The high pass section for the tweeter was engineered to make it flat in response terms and a good phase match with the bass/midrange unit. The first-order low pass filter combines with the HM210ZO in a complex fashion, because the drive unit itself rolls off above 3kHz. Also, the drive units are horizontally displaced by 30mm, which amounts to 90degrees of phase shift at 3kHz. Experiment showed that best phase matching was obtained with a first order filter feeding the tweeter, making the crossover network very simple. I usually expect to use second or third order networks for the tweeter, but the slow roll off of the HM210ZO allows the tweeter to be rolled in high up the audio band, keeping low frequency energy out, and with this arrangement the phase matching proved excellent.


First order filters don't provide much flexibility in the all-important response tweaking department but in this design it didn't matter. Frequency response was as I prefer it, with a slow downward trend, no crossover suckout or dip around 3kHz at all, and no phase errors in this region to put in an off-axis suckout or dip. Keeping the midrange flat ensures good detailing and vocal projection are achieved, without artificiality, like brightness.


Talking of which, I never allow a tweeter to peak. The TWO25MO response is tailored by the series high-pass capacitor so it exhibits a) no peaking and b) it rolls off slowly toward 20kHz. This ensures there's no sting in the treble. Another subjective disaster is to allow treble output to rise toward 20kHz; it gives painfully incisive treble.


In the end, KLS9 turned out to need a minimal crossover, much simpler than any of our earlier designs. That makes it even easier to build, of course, and less expensive too.


I expected fairly benign load characteristics as a result of this simplicity and was not surprised to see a gently undulating impedance curve, as our analysis shows. This means there is little reactance in the load, always a good thing, since energy storage is kept to a minimum. The curve sits high up, meaning overall impedance is high, because of the HM210ZO's intrinsic 6.3Ω DC resistance, which sets minimum impedance.


Overall impedance measured 12Ω, meaning the speaker draws little current, so it will not stress amplifiers. When impedance is high, sensitivity usually suffers. In this case, it turned out to be a respectable 88dB SPL (Sound Pressure Level) from one nominal watt of input (2.84V), so amplifiers of 30-80watts are suitable, according to room size.

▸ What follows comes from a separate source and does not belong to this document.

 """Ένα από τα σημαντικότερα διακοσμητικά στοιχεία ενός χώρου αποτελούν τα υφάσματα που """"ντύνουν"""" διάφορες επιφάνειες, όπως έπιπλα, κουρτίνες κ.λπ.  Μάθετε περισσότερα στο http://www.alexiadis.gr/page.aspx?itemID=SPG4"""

The cabinets should be built from 18mm MDF according to our cutting plan. The most important parameter is cabinet volume, but it is not so crucial that dimensions must be exact. Glue the cabinet with Evode Resin W, or similar. It can be screwed as well, if wished - use coarse thread screws made for MDF. Note that we put in a bracing panel, with cutout in it, two-thirds of the way down. This is to brace the side panels to avoid boxiness.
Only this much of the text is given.